I wrote my first ebook when I was pregnant with my oldest son. I was able to buy Baby's First Christmas presents with my royalty checks. If that had been a print book, it would have been coming out... oh, right about now, probably. He's two.

3.

Another word about $$$$.

Ebooks don't pay an advance. To me this is an advantage. As an author, I don't have to wrack my nerves praying my novel will earn out my advance. Although my books were reasonable sellers, they weren't bestsellers. Yet I don't have any fear my publisher will drop me if I try to sell them a new book. Ebooks pay a larger percent of cover price to the author, another good thing.

My books remain happily on the backlist. Ebooks share many of the costs of print books -- a reputable publisher will still need to pay editors, a marketing team, cover artists, etc.

The COVER ARTIST is very important. PEOPLE DO JUDGE EBOOKS BY THEIR COVER!!!

But the difference with print books is that backlist costs almost no additional money. Bandwidth is a lot cheaper than brick-and-mortar real estate. As an author, you want to keep your backlist. Those royalty checks, even if it's just a little here, a little there, can add up.

It isn't just the cost of paper which makes print books more expensive to produce. Think about it. Every time you buy a paperback, chances are you are also paying for the rent on an office in New York, some of the priciest real estate in the world. Ouch!

I would be quite happy if print publishers would adopt the epublishing business model. Drop the advances, increase royalty percentage. This alone would enable publishers to take bigger risks with new authors, because even if the author doesn't sell well, the publisher is not going to go into the red over that book.

4.

My fourth point is actually a wish, not a reality. Yet.

Right now it seems ebooks only work in certain genres.

There's only a few epubs for Sf/f for some reason, and every time I check their sites, they're closed for submissions. I guess readers just don't buy one a week, like readers do with steamy romances. (This reflects print sales, where romance accounts for half of all genre sales, I believe).

If there were more sf/f epublishers, I would definitely consider selling my mss to them.

And if I weren't too busy right now, I'd take a page from the book of Jaid Black and start my own epublishing house. That would be a tremendous amount of work, but it would be great fun.

5.

The final thing I love about epublishing is that it has completely turned the tables on Vanity Press. Vanities used to be scam artists who robbed vulnerable writers of their money. There still exist such entities online, sadly, such as Publish America.

But self-publishing is now so much more.

Authors who simply tire of waiting for a publisher to want their work, or who want more artistic control of their oeuvre, now have the option of putting together a decent product together themselves for a reasonable amount of money.
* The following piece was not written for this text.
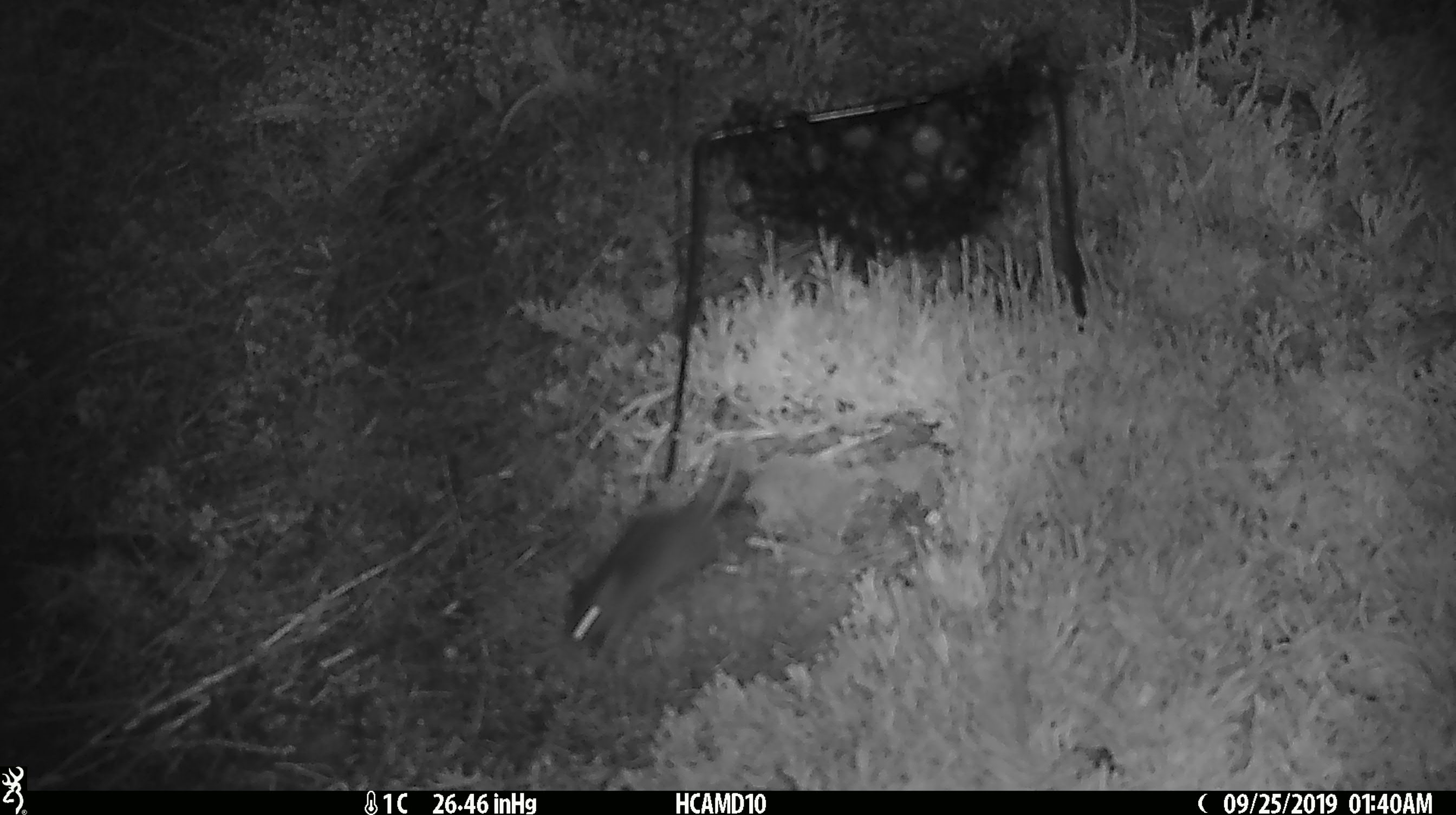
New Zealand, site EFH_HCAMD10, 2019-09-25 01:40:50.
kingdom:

Better still, with the internet, authors have an actual chance at successfully marketing a self-published book.

Large publishers and some agents are beginning to see a self-published book, not as the kiss of death, but a legitimate way to prove selling power.

I wouldn't particularly want to self-publish my fiction. I have no real desire to do all the editing, marketing and selling myself. I'd rather write.

However, it's nice to know that there is an alternative to traditional publishing -- especially in a dismal market like this one, where so many publishers are buying less from new authors.

Maybe it's a self-fulfilling prophecy. Without a doubt, new tech and new media are part of the reason for the slump in the old-fashioned publishing industry. As the old-timers retract into a more conservative stance to protect themselves from loss, more new authors will be forced to turn to the new media as an alternative route to exposure. The old-timers will then pick only the proven sellers from the vanity-slush to bring to print.

Maybe this will even become the new model of printing for a while, with self-publishing becoming an almost necessary step for new authors, the way it used to be necessary for aspiring sf writers to publish short fiction in the pulps before they could sell a novel.